Leave out any pictures and transcribe all other data below exactly.

# Given data:
★ ★ ★ ★ ★ ★ ★

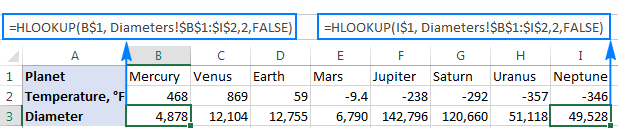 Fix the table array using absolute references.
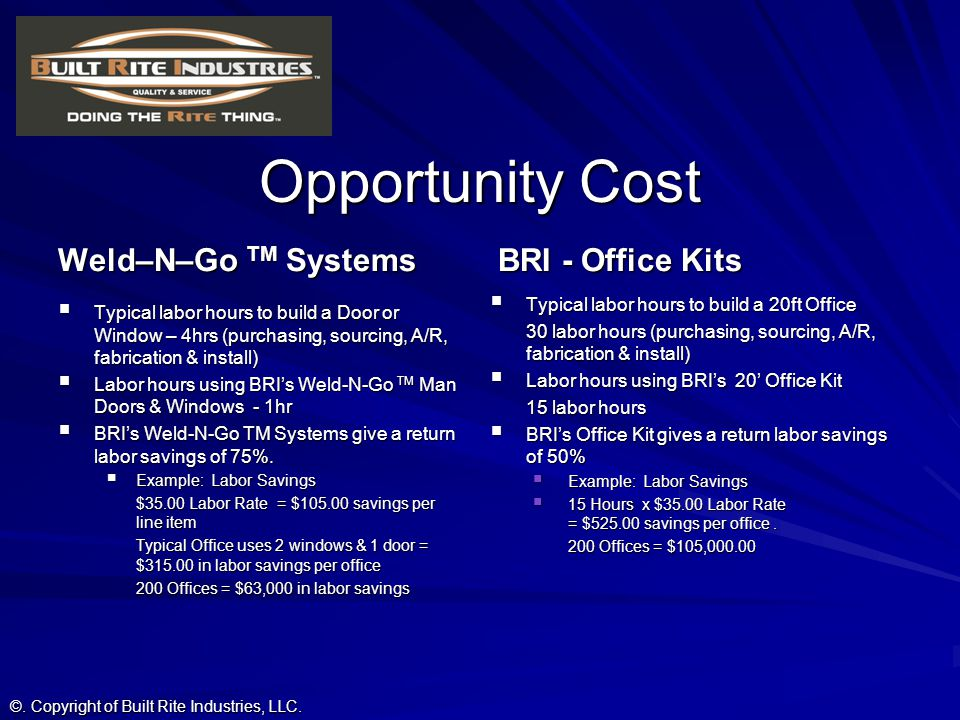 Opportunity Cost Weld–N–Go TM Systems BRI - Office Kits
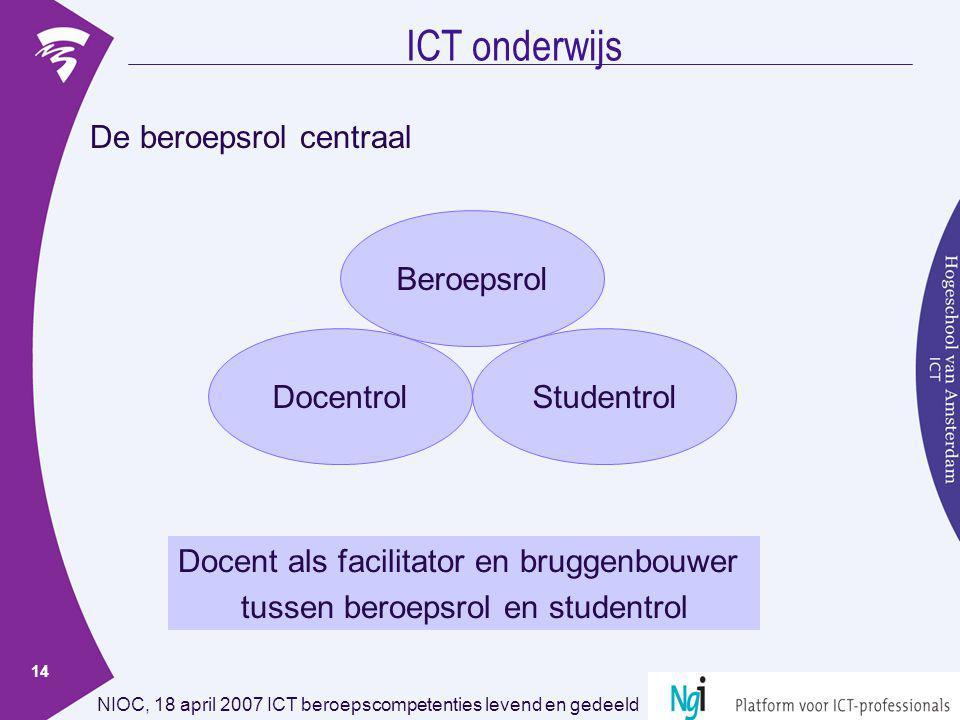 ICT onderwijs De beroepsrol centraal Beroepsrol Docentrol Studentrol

★ ★ ★ ★ ★ ★ ★

# Answer to this problem:
 Fix the table array using absolute references.
 Opportunity Cost Weld–N–Go TM Systems BRI - Office Kits
 ICT onderwijs De beroepsrol centraal Beroepsrol Docentrol Studentrol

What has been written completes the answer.